## begin Rows
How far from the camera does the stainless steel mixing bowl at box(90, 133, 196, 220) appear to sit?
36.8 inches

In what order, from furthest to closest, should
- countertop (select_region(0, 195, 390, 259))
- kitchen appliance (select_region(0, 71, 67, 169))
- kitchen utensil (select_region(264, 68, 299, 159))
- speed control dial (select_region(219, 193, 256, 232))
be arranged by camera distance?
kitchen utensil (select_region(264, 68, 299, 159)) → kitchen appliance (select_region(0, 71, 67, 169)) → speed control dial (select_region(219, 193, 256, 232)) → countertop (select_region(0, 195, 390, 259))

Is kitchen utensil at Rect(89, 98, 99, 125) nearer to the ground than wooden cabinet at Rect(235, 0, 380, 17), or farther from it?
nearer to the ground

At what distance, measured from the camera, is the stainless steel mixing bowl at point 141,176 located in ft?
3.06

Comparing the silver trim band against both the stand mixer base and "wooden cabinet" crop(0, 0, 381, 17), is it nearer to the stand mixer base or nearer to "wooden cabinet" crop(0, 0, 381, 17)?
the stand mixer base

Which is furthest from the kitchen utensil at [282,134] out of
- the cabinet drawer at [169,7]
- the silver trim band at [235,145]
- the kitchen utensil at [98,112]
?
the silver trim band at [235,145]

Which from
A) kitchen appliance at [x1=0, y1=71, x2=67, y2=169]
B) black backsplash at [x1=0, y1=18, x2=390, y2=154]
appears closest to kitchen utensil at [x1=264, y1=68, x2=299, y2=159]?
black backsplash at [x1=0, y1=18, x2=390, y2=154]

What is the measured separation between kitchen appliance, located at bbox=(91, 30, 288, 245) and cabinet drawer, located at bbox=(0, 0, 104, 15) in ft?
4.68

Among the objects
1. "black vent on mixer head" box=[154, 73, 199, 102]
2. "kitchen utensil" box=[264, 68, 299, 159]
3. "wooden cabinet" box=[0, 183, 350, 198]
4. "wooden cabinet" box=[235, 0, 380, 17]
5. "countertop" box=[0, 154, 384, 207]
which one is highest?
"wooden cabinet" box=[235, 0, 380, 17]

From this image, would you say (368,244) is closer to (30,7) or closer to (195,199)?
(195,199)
## end Rows
Edit the lines from the start through the line that has "36.8 inches", putting "metal mixing bowl" in place of "stainless steel mixing bowl" and leaving everything else unchanged.

Response:
How far from the camera does the metal mixing bowl at box(90, 133, 196, 220) appear to sit?
36.8 inches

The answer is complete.